• YOUR TASK:
Please extend the employment-law roundup below, starting right after its last sentence, which ends "and perhaps eventually the Supreme Court."

California: “A jury has awarded a local mother more than $185 million in damages in a pregnancy and gender discrimination case against her former employer AutoZone.” [KGTV, auto-plays]
More: Jon Hyman (damage to company’s reputation likely more serious than eventual actual payout).
Is the American job market becoming less fluid, as a new paper by Steven Davis and John Haltiwanger argues, with less job-switching and fewer vacancies opening up at established employers? And to the extent this is an unwelcome trend, which policies might be contributing to it? [The Economist; some possibly contrary data points from Alex Tabarrok]
Coyote, updated, and Hans Bader write about yet another new burden loaded on federal contractors, involving the creation of separate affirmative action plans for each installation, including those that do no federal contract business. One result will be to pressure some firms that do only a little federal work to get out of the government contracting business entirely, rather than submit to escalating cost and open-ended legal consequences.
Meanwhile, notes Bader, another part of the Obama administration’s rapidly proliferating “pen and phone” regulation of the workplace “will make it very costly for employers to challenge dubious allegations of wrongdoing against them,” by “[allowing] the government to cut off the contracts of contractors and subcontractors that do not ‘consistently adhere’ to a multitude of complex federal labor, antidiscrimination, harassment, and disabilities-rights laws.” Even more damaging, it will forbid many applications of pre-dispute arbitration to workplace disputes, thus shunting grievances into courtroom litigation. “It will allow trial lawyers to extort larger settlements from companies, and enable bureaucratic agencies to extract costly settlements over conduct that may have been perfectly legal.”
Earlier on regulation of federal contractors, a program driven by executive orders and particularly at the mercy of White House discretion, here and here, here, here, here, and generally at this new tag.
In this Cato podcast (7:01), I talk with Caleb Brown about the National Labor Relations Board’s groundbreaking attempt last week to tag McDonald’s with liability for labor violations found at its independently owned local operators. (Reportage: Steven Greenhouse, NYT; Jon Hyman; Diana Furchtgott-Roth/RCP) It’s a drastic departure from current law that would carry implications for outsourcing more generally: a food company that contracts with independent farmers to grow a particular crop, for example, might wind up being liable for the farmers’ treatment of farm workers, a company that outsources its cafeteria, vehicle maintenance, or janitorial services to outside vendors might become legally responsible for ensuring the labor-law compliance of those contractors, and so forth.
The McDonald’s case is the first of what is expected to be multiple cases filed by the NLRB’s general counsel (akin to a prosecutor), and the full Board has not ruled on the resulting complaints, although given the union-friendly role of the Obama NLRB that is likely to be little more than a formality. The initiative will inevitably land in the courts, which have not always been friendly toward Obama regulatory adventurism, and perhaps eventually the Supreme Court.

• EXTRACTED INFORMATION:
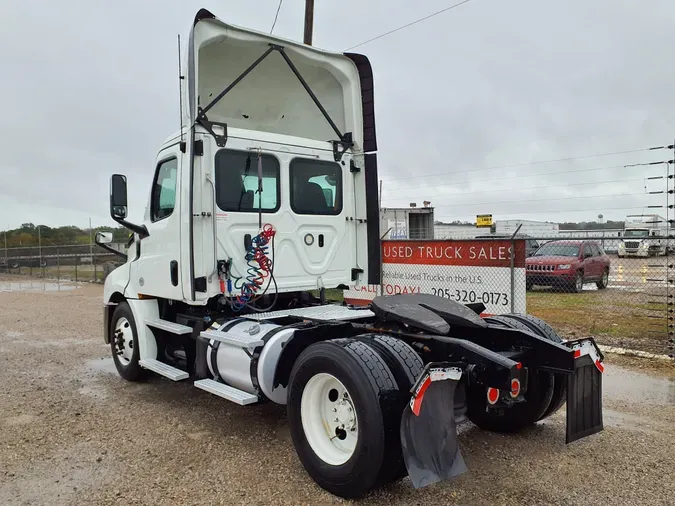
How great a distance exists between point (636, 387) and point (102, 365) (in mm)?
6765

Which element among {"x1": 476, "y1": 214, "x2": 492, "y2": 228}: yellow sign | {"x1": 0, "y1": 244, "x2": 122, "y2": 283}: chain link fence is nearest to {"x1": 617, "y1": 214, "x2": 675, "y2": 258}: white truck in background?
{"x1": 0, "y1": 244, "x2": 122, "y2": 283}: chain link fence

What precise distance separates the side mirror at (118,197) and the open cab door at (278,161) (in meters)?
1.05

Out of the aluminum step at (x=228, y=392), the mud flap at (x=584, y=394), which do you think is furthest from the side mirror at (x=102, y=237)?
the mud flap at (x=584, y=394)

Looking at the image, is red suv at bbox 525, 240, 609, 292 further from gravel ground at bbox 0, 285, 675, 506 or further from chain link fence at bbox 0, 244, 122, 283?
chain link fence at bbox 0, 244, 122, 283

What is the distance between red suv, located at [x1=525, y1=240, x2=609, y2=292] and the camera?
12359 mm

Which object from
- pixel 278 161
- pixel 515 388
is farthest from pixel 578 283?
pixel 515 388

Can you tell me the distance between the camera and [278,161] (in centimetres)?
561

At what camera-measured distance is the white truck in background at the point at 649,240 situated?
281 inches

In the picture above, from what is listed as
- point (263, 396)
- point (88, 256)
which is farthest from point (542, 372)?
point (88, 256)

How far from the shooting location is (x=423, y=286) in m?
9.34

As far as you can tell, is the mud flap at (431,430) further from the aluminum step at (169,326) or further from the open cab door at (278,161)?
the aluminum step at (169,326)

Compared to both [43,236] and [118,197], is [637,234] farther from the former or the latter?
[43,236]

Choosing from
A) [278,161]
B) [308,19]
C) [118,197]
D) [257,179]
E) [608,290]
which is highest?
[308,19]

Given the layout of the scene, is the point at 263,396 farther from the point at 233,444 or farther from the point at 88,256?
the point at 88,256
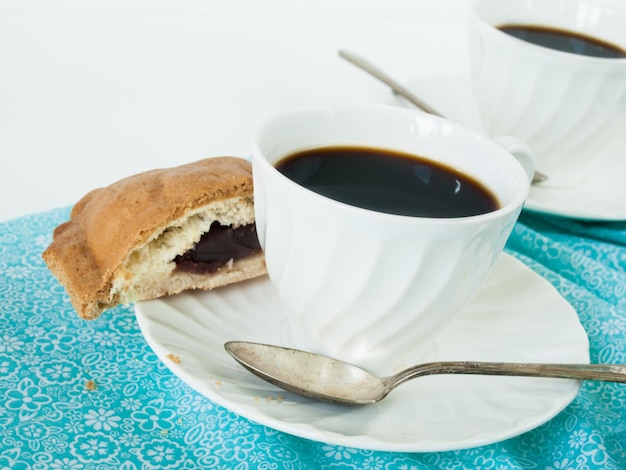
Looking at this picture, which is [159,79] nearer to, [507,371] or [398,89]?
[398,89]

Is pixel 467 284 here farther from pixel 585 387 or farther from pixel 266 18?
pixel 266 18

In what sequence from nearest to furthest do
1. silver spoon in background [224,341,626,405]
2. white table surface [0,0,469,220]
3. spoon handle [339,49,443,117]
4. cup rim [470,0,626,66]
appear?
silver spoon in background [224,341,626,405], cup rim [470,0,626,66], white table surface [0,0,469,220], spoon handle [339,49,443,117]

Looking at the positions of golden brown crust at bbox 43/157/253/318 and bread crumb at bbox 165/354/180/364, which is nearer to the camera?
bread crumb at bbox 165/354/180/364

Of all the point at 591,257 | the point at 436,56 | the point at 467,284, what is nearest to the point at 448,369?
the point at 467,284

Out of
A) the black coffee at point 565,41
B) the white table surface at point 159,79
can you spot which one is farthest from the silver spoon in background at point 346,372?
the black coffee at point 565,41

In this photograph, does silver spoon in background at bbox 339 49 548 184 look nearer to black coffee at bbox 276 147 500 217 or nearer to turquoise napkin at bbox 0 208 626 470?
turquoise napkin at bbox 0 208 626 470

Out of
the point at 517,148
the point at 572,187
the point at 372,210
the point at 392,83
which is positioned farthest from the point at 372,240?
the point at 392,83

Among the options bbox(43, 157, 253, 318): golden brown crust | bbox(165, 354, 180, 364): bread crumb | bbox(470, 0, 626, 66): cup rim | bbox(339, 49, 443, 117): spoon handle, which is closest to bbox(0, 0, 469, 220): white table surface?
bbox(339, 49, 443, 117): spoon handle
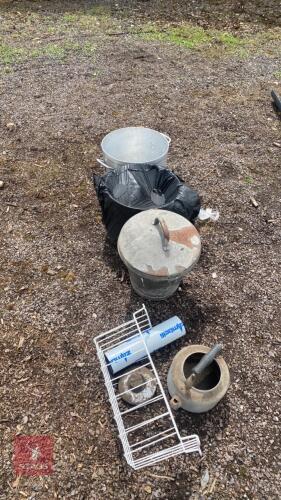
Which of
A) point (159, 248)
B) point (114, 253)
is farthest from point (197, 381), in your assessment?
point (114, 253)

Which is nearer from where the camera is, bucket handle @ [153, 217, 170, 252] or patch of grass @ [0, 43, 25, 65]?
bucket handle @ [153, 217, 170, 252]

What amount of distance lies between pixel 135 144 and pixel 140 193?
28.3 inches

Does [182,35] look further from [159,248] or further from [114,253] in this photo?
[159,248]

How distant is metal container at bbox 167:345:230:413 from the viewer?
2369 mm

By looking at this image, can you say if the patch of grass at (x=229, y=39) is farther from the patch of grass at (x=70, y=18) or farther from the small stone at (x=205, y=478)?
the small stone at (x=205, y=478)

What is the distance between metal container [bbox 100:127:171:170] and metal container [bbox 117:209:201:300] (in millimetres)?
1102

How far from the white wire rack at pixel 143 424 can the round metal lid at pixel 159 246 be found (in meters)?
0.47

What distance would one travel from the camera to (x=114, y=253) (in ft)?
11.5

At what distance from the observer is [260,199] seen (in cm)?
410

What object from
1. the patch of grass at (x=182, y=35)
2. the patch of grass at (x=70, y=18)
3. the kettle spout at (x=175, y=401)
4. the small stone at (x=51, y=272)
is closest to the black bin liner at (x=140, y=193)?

• RESULT OF THE EXERCISE:
One consequence, successful or otherwise, if this ploy works: by treating legally distinct entities that contract with each other as if they were parts of a single vertically integrated enterprise, progressive labor law thinkers will create an incentive for giantism to become more real, by giving fast-food franchisers, for example, legal reason to move toward company-owned rather than independently-owned store arrangements. Not for the first time, the law would mow down the ranks of mid-sized businesses in favor of large or nothing. Commentary from others: Megan McArdle; Stephen Bainbridge; Catherine Fisk, On Labor (supporting the idea); Steve Caldeira, The Hill; Alex Bolt. And a relevant House hearing.
The town of Stratford, Connecticut entered an employment agreement with its director of human resources, stating that his employment would be entirely at-will and further providing:
Based upon the annual performance evaluation, and at the [m]ayor’s sole discretion and recommendation, the base salary may be increased on July 1 of each fiscal year, subject to the approval of the [council], which by Charter fixes the salaries of all mayoral appointees.
Subsequently, the town council voted to reduce the manager’s salary, and the dispute went to litigation. Both a trial court and a Connecticut appeals court agreed with the manager’s argument that even though the document prescribed an at-will relationship, by specifying that the base salary “may be increased” it was implicitly promising that it would never be decreased. [Daniel Schwartz; Adams on Contract Drafting]
Upland, Calif.: “A California family is stumped about what to do with a live-in nanny they say refuses to work, refuses to be fired and refuses to leave. In fact, Marcella Bracamonte claims that the nanny, Diane Stretton, has threatened to sue the family for wrongful firing and elder abuse.” Stretton’s hiring agreement with the Bracamontes entitles her to room and board as part of her compensation, but she now indicates that she is suffering a disability and stays mostly in her room, the couple says. After the dispute arose the Bracamontes discovered that Stretton is on the state vexatious-litigants list and has been involved in at least 36 lawsuits; police say because Stretton is in residence it is a civil matter, but a judge threw out the couple’s initial eviction attempt, saying they had not filled out a quit notice correctly. [ABC News, auto-plays video ad; CBS Los Angeles] In September of last year, whether coincidentally or not, California Gov. Jerry Brown signed into law the so-called California Domestic Workers’ Bill of Rights, affording domestic workers substantially more legal leverage in disputes with their employers. [SCPR] (& Scott Greenfield, with commenters)
“It is a truism that laws tend to be arranged for the benefit of the political class.” Even so, would you expect Connecticut law to provide that private employers must hold open the jobs of full-time elected officials for as much as eight years in case they decide to return? My new blog post at Cato has details.
In an April decision, the National Labor Relations Board found largely unlawful a hospital’s employee handbook policy as follows:
…11. We will not make negative comments about our fellow team members and we will take every opportunity to speak well of each other.
16. We will represent [the hospital] in the community in a positive and professional manner in every opportunity.
21. We will not engage in or listen to negativity or gossip. We will recognize that listening without acting to stop it is the same as participating.
The reason? Under NLRB doctrine, in both non-union and union workplaces, negative discussion of managers and other co-workers could count as “protected activities” linked to the potential for concerted labor action.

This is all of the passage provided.